What is Bitcoin?

Chances are you have heard about Bitcoin, but it still remains a hazy subject to you, right? If the answer is a strong yes then don’t worry you are in the right place. So you have probably been told that Bitcoin is a digital currency but what does this mean? In fact, bitcoin is much more than just currency for exchanging goods. To circumvent through the confusion surrounding this subject, we decided to separate bitcoin into two components, as a currency and as a protocol. As a currency, bitcoin can be referred to as a piece of code representing ownership of a digital asset, something like a virtual IOU.  As protocol, bitcoin is defined as a distributed network maintaining a ledger or list of information.

The world’s leading cryptocurrency

From market capitalisation, to price interest and trading volume, bitcoin is not only the first cryptocurrency but also the leading cryptocurrency in the world by any measure. Even though bitcoin can be used to pay for a variety of goods and services, much of its hype is about getting rich by trading the cryptocurrency. In fact, the price of bitcoin plunged into the thousands in 2017.

When was bitcoin created and by whom?

Bitcoin was created in 2009 by an unknown person using the alias Satoshi Nakamoto as an electronic means of payment based on a mathematical system. The main goal was to produce a means of exchange that was independent of any central power or authority. This also meant that the exchange could be electronically transferred in a way that was immutable, secure and verifiable. Meaning Bitcoin has no one person governing it or controlling it, Bitcoin is totally autonomous and runs independently on a peer to peer network of computers. The computers  run Bitcoin by servicing the transactions, this process is called mining and miners receive a reward for doing this. The main appeal of Bitcoin is the ability to make financial transactions without the need for a third-party intermediary such as a bank or credit card company and main reason why Bitcoin was created.

The first decentralised digital currency

This is how the bitcoin system works, payments between users is sent without passing through a central authority such as a payment getaway or bank. Bitcoin is not only held electronically but also created in the same way. They are not printed like euros or dollars. Instead, bitcoins are computer-produced globally with the use of free software.

Bitcoin was the first example of what is known today as cryptocurrencies. With verification based on cryptography, cryptocurrencies are a growing asset class sharing some characteristics of traditional currencies.

How is bitcoin different from traditional currencies?

If both parties are willing, this cryptocurrency can be used to pay for things electronically. In this sense, the cryptocurrency is like conventional dollars, yen or euros which are also digitally traded. However, bitcoins differ from flat digital currencies in various key ways:

  1. It is decentralised

Decentralisation is the key characteristic of bitcoin; its network is not controlled by any single institution. While bitcoin is operated by an open network of dedicated computers spread across the globe, Fiat currencies are run by banks and governments and can be manipulated by their own self-preserving interests. The bitcoin market attracts both groups and individuals who are not comfortable with the control governments or banks have over their money.

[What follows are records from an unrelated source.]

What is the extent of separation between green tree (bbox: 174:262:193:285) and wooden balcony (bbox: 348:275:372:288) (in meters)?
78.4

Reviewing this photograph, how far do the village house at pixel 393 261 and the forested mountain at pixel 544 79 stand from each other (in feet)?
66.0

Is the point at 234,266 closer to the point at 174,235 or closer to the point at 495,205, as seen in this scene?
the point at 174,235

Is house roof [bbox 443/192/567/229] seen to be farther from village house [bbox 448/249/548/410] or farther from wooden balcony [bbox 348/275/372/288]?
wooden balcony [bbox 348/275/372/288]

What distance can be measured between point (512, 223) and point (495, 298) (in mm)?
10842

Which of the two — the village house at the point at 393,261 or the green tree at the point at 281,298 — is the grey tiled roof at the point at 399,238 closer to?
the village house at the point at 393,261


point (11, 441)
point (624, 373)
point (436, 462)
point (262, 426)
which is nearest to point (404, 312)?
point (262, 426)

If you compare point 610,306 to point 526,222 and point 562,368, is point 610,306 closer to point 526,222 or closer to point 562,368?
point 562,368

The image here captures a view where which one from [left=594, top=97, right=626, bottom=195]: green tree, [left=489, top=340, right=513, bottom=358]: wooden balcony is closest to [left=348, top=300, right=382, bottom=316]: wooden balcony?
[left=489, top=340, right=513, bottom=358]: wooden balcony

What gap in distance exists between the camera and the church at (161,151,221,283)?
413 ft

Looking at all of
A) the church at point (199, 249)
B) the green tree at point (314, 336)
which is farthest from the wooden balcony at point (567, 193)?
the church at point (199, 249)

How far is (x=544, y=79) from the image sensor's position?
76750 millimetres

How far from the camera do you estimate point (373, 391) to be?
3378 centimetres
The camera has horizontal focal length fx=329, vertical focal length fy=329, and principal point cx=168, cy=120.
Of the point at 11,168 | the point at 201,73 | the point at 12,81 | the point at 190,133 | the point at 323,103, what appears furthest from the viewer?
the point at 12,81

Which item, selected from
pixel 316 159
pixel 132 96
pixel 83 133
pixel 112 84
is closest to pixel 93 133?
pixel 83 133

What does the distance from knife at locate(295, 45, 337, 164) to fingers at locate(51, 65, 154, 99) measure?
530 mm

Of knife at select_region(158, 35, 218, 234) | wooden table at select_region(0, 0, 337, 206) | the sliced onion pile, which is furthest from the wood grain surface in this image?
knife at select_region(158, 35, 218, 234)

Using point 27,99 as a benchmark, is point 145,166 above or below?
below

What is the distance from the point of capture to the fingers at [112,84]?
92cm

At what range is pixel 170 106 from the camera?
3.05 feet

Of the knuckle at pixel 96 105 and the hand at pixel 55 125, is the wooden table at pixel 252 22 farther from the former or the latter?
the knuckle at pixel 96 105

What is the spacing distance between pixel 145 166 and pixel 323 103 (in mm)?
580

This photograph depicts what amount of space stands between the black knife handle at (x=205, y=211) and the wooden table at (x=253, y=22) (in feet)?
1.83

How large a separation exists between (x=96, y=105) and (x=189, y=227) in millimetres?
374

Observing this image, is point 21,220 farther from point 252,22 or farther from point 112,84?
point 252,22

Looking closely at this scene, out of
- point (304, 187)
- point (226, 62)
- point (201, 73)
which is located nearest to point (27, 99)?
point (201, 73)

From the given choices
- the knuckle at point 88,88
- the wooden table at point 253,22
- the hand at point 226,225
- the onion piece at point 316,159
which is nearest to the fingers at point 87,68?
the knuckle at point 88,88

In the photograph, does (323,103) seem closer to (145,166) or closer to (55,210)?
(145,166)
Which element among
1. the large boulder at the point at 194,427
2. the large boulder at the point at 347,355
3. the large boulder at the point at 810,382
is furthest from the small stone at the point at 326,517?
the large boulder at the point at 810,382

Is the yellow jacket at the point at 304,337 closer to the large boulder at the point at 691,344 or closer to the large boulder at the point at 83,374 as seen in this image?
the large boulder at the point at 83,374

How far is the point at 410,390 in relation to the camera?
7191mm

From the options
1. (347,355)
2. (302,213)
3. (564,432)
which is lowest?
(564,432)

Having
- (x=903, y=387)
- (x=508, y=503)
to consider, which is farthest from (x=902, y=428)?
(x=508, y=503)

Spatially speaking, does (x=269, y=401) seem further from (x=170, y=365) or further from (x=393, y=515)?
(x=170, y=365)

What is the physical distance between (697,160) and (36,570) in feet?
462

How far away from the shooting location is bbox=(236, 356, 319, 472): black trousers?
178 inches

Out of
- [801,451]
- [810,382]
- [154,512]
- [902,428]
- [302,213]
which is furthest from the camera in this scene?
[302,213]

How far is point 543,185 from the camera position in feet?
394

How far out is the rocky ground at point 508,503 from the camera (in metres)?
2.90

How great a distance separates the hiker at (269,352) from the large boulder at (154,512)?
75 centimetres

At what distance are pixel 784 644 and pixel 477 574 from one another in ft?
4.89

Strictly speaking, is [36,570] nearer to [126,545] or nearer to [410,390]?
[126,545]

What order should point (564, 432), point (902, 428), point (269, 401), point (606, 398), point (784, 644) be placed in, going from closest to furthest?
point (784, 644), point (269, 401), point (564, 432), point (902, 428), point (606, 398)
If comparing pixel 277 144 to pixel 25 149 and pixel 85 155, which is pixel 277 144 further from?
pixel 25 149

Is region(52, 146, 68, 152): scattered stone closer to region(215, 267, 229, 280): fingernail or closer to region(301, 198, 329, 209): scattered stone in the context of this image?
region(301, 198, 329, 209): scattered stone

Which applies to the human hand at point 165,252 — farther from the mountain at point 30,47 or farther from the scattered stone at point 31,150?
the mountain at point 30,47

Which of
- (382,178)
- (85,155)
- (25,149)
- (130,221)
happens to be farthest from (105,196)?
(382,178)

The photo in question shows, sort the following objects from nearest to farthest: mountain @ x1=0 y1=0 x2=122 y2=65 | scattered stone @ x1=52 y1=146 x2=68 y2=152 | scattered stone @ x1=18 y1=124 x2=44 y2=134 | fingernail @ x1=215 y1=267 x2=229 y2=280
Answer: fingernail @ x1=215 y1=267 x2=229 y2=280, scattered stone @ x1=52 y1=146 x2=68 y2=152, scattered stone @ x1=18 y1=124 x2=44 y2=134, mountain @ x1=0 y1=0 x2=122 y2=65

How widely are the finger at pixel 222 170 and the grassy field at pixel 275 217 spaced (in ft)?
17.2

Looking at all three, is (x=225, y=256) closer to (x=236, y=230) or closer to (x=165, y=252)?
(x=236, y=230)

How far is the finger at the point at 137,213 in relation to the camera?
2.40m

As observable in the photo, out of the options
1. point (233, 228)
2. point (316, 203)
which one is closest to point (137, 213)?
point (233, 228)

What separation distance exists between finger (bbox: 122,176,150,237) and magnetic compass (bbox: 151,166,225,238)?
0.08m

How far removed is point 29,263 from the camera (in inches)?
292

  1. It has limited supply

Since conventional currencies have unlimited supply they can be issued in large quantities by the central banks or their value manipulated. Bitcoin on the other hand uses an algorithm  which tightly controls its supply.

  1. It has anonymity

The users of bitcoin operate in semi anonymity, since there is no central authority they don’t need to identify themselves when sending bitcoins to each other.

  1. It has immutability

Unlike the electronic transaction of conventional currencies, you cannot reverse bitcoin transactions. However, don’t be disquieted because it doesn’t necessarily mean that transaction on the bitcoin network can’t be tampered with.

  1. It has divisibility

Satoshi, the smallest unit of this cryptocurrency represents one hundredth million of a bitcoin. This means that bitcoin has the potential of enabling micro transactions unlike electronic money.